"""

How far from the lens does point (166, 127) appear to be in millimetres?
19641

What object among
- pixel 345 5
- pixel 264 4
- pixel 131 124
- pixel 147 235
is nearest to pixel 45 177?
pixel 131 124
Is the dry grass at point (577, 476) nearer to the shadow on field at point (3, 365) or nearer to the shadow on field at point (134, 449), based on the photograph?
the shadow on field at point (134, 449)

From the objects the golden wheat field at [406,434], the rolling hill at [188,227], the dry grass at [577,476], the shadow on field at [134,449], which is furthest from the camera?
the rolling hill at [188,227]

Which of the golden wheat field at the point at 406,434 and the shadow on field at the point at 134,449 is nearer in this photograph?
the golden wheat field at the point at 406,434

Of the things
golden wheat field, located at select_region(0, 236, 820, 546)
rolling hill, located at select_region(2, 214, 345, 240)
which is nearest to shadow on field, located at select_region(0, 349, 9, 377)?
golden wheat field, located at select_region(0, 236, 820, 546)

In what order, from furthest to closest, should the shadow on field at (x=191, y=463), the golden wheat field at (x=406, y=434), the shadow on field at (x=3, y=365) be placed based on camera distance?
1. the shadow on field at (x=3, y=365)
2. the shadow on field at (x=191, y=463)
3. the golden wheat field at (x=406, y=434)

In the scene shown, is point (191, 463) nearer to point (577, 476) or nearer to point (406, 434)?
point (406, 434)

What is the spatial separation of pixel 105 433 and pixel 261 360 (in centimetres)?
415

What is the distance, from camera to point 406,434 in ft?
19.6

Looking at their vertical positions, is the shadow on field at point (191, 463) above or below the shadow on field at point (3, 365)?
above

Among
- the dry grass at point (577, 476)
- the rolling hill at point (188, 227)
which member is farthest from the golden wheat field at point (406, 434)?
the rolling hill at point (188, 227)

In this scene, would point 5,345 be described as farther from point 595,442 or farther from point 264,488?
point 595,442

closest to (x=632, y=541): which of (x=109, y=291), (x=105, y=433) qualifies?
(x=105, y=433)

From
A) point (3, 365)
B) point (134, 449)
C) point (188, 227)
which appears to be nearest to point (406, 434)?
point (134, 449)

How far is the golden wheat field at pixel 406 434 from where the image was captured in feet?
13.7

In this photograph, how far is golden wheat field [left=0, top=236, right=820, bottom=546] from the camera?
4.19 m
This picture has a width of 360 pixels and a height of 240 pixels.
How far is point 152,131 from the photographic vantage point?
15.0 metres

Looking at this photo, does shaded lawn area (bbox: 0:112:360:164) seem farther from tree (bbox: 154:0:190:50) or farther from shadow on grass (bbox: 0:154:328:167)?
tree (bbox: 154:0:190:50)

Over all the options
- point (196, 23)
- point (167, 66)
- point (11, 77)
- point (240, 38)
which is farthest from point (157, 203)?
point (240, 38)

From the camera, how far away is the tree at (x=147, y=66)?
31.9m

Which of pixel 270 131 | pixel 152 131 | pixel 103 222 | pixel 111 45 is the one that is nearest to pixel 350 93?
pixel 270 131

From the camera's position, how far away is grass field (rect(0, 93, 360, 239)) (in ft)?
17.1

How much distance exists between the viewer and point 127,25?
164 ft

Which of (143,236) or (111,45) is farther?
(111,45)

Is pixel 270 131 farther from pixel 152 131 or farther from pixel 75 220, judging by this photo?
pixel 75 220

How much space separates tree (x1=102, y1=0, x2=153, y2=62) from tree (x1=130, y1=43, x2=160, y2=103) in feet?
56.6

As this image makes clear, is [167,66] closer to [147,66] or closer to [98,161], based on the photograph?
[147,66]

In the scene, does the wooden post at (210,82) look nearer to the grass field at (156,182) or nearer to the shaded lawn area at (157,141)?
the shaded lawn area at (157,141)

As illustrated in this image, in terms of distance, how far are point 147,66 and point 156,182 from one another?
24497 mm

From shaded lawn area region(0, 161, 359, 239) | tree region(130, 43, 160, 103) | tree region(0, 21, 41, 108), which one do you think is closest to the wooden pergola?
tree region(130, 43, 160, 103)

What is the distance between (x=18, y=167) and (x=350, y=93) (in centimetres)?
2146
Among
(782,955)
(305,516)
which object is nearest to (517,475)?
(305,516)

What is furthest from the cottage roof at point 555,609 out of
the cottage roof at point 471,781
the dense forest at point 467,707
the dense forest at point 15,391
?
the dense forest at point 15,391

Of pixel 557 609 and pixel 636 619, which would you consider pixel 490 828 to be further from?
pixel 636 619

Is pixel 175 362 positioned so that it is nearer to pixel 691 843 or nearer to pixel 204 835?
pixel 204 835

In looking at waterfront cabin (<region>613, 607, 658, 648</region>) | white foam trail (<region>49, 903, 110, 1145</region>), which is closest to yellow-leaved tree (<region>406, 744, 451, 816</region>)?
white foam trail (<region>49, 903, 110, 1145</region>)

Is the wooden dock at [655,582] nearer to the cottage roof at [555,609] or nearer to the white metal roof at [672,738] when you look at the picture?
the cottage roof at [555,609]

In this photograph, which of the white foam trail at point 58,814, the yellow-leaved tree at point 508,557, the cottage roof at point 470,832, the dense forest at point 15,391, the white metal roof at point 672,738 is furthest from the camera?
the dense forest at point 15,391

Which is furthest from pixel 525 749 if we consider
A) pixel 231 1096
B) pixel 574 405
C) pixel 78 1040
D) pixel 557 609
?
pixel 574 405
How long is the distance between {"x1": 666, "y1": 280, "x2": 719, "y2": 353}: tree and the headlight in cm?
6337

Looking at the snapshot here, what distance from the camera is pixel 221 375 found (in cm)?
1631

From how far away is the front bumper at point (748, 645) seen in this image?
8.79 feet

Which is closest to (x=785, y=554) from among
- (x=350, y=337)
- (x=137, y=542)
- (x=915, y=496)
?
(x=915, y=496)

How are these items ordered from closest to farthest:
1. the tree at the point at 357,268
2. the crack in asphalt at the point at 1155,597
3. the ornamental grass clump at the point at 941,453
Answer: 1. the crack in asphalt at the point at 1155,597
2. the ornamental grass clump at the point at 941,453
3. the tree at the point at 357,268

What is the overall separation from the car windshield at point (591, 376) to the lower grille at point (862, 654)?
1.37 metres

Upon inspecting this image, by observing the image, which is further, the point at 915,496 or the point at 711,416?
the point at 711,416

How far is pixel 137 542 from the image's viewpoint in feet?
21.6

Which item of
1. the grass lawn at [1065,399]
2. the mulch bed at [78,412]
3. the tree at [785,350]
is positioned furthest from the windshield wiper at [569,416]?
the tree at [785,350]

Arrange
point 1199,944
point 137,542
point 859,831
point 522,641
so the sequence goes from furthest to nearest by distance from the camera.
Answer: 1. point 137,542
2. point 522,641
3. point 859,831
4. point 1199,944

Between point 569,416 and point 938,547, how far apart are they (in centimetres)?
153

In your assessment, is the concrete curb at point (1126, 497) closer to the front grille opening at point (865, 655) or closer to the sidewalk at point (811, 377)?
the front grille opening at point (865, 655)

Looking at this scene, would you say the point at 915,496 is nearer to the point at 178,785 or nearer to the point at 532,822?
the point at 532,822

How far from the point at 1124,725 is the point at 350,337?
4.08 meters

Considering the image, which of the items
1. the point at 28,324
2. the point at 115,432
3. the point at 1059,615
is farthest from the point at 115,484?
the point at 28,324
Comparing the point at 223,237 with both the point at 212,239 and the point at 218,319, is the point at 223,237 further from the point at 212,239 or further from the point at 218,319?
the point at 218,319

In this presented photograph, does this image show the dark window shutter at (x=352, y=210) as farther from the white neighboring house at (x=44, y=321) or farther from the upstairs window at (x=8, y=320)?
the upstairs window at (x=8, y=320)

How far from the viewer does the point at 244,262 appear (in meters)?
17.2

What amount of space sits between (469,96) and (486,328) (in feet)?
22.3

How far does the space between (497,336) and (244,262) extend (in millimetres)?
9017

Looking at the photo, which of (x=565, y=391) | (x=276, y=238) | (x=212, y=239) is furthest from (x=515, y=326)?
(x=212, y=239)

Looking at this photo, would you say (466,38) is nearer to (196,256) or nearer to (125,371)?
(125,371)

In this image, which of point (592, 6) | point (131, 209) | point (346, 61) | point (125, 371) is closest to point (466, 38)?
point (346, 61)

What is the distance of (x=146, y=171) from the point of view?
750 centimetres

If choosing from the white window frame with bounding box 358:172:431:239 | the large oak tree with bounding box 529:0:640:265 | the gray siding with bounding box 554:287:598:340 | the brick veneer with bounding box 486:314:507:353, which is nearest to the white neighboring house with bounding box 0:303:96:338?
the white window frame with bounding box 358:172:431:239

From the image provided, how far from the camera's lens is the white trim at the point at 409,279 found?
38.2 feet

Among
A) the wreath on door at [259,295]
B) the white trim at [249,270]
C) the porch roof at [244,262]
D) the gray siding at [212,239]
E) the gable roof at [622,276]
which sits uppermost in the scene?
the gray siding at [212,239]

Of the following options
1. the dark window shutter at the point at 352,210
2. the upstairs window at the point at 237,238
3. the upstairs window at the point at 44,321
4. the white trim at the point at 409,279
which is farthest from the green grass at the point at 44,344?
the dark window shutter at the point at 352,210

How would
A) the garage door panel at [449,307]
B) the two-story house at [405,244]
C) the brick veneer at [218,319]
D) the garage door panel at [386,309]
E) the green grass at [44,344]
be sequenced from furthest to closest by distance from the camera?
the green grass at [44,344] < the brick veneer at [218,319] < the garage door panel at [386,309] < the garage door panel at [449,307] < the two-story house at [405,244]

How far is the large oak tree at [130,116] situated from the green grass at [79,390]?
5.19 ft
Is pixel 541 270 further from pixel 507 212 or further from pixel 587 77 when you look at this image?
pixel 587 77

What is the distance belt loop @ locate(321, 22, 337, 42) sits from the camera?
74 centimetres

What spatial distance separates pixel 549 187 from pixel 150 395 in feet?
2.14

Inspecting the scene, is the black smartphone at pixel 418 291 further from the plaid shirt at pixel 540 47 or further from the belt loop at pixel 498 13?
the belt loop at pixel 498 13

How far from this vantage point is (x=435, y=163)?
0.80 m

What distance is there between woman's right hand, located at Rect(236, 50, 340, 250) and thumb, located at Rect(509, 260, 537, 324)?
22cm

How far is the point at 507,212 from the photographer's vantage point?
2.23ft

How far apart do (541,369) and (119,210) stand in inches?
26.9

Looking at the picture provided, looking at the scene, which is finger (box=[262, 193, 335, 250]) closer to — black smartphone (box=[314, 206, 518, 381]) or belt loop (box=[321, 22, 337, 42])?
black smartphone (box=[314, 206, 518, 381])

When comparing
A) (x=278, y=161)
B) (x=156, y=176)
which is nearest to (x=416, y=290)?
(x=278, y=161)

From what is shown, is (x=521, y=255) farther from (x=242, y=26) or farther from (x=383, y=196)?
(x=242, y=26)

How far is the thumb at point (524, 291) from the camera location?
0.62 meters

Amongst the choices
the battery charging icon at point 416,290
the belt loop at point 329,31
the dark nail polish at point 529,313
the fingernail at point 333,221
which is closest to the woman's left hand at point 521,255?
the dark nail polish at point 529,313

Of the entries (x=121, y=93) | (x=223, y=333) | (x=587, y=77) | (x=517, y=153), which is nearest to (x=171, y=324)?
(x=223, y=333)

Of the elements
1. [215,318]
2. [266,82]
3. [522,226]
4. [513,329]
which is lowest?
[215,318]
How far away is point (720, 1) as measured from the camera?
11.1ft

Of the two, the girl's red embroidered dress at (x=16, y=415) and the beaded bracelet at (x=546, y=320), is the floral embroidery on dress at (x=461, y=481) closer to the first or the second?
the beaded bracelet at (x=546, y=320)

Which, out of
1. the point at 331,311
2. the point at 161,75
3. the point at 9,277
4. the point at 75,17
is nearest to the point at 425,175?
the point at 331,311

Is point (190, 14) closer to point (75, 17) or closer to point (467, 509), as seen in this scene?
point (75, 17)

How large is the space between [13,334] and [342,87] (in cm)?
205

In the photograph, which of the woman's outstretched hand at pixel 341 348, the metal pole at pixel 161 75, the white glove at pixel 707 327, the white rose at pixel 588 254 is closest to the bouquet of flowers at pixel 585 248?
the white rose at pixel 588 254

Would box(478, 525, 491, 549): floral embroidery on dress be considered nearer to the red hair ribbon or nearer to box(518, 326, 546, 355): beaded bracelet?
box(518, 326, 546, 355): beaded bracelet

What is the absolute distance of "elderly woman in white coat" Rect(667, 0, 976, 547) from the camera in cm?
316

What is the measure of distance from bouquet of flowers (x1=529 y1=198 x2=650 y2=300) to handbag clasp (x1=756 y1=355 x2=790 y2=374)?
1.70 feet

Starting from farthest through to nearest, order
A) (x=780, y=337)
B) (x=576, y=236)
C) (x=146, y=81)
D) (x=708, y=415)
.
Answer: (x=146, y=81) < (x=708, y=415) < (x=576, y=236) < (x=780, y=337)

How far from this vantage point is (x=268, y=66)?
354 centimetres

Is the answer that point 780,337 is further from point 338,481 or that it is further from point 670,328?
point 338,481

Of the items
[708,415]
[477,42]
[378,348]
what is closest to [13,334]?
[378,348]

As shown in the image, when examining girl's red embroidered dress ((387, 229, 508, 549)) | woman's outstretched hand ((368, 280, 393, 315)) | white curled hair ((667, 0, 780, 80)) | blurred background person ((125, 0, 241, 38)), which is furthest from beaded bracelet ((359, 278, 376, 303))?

"""

## WRITTEN PROBLEM
Update the rows in the part that opens with the line containing "From the image provided, how" and closes with the line containing "the green grass at [44,344] <": replace "white trim" with "white fascia" and change nothing else.

## WORKED SOLUTION
From the image provided, how far from the camera's lens is the white fascia at the point at 409,279 found?
38.2 feet

Among
A) the wreath on door at [259,295]
B) the white fascia at [249,270]
C) the porch roof at [244,262]
D) the gray siding at [212,239]
E) the gable roof at [622,276]
which sits uppermost in the scene?
the gray siding at [212,239]

Of the following options
1. the dark window shutter at the point at 352,210
2. the upstairs window at the point at 237,238
3. the upstairs window at the point at 44,321
4. the white fascia at the point at 409,279
which is farthest from the green grass at the point at 44,344?
the dark window shutter at the point at 352,210

How would
A) the garage door panel at [449,307]
B) the two-story house at [405,244]
C) the brick veneer at [218,319]
D) the garage door panel at [386,309]
E) the green grass at [44,344]
be sequenced from furthest to closest by distance from the camera?
the green grass at [44,344] < the brick veneer at [218,319] < the garage door panel at [386,309] < the garage door panel at [449,307] < the two-story house at [405,244]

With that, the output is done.